O CACÓFATO

     O que é cacófato? Obviamente não sou professor, nem tenho pretensões de “sê-lo” mas, desde que escrevo poemas ou crônicas, ouço alguém dizer: - cuidado para não cometer cacofonia. E então aprendi que se a seqüência de duas palavras forma, automaticamente, uma terceira, cuja sonância não é lá muito agradável aos nossos ouvidos, eis aí um “cacófato”.

     O assunto veio à baila porque estava eu queimando as pestanas, montando uma trova para concurso cujo prazo de vencimento estava a expirar e então me veio este verso: “Este amor, tão desgastado...”. Olhei bem para o verso, ele também olhou pra mim e... Não é possível: o cacófato estava lá: “mortão”. Desesperado, tentei mudar para: “O amor, já tão desgastado...” Olha lá de novo: “jatão”!

     O que eu faço? Paro de escrever poesias? Lembrei-me, então, que quando a idéia é forte, a comissão julgadora, via de regra, faz que não vê o famigerado inimigo.
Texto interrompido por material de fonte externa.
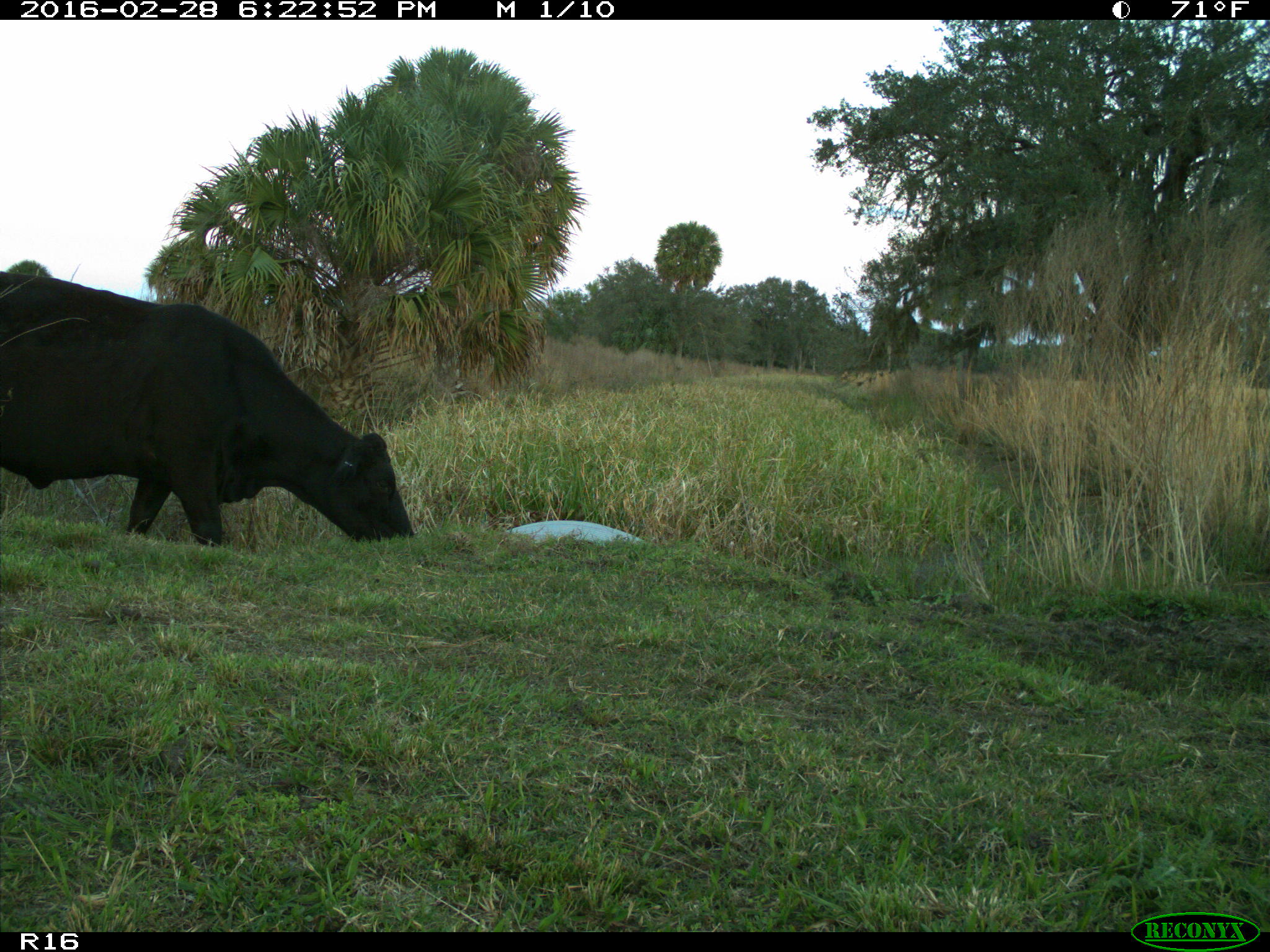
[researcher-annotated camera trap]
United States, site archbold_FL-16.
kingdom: Animalia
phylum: Chordata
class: Mammalia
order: Artiodactyla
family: Bovidae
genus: Bos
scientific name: Bos taurus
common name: domestic cow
Bos taurus (domestic cow).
Em 2006, num concurso-relâmpago, ao transcrever minha trova, percebi: no meu verso “de uma forma tão intensa...” não só havia “matão” mas também “formatão”! Pensei: vou arriscar. E foi primeiro lugar!
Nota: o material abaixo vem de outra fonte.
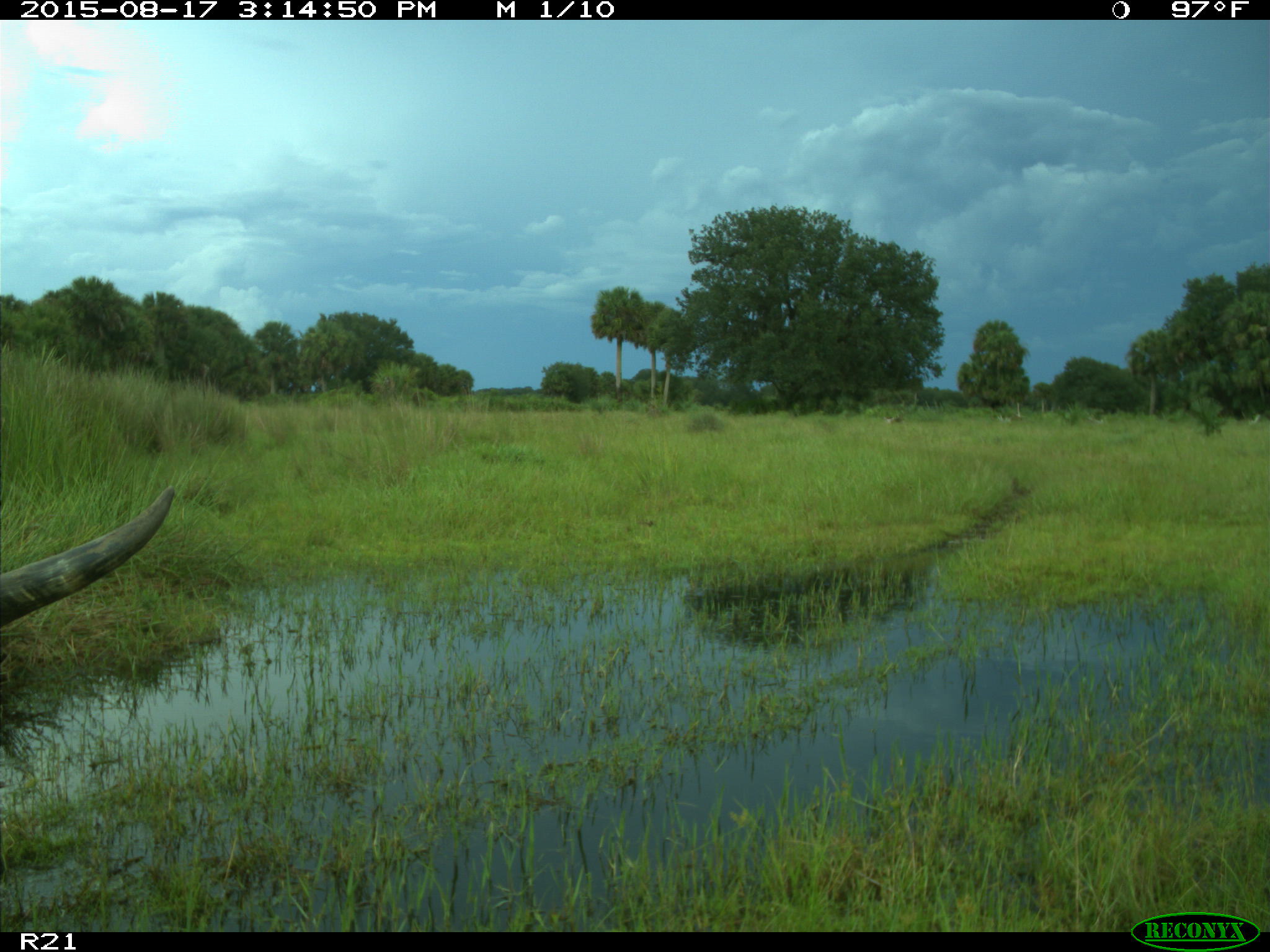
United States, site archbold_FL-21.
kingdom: Animalia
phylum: Chordata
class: Mammalia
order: Artiodactyla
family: Bovidae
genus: Bos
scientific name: Bos taurus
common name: domestic cow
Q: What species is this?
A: Bos taurus (domestic cow).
     Folheando meus arquivos, descobri também, num concurso realizado em Petrópolis, em 1993, que na trova campeã, tema “Música”, de autoria da consagrada autora Darly O. Barros, também prevaleceu a idéia, que é linda:

A música soa e então,
por um passe de magia,
há só nós dois num salão
onde o mundo inteiro havia!

     “A música soa...” passou de forma despercebida. Ou quase...

     E o que dizer de uma das mais queridas trovas de todos os tempos, de autoria do não menos querido Orlando Brito, até hoje declamada nos salões?

MAR

Passou... Bonita de fato!
E o mar, ao vê-la, tão bela,
sentiu não ser um regato
para correr atrás dela!

     Diante de tão suntuosa imagem, quem haverá de lembrar de um “latão”?      Ah, quer saber? Deixa pra lá, não vale a pena ficar se preocupando com detalhes. Se acaso o deixei chateado com estes arroubos de perfeccionismo, “desculpe então”!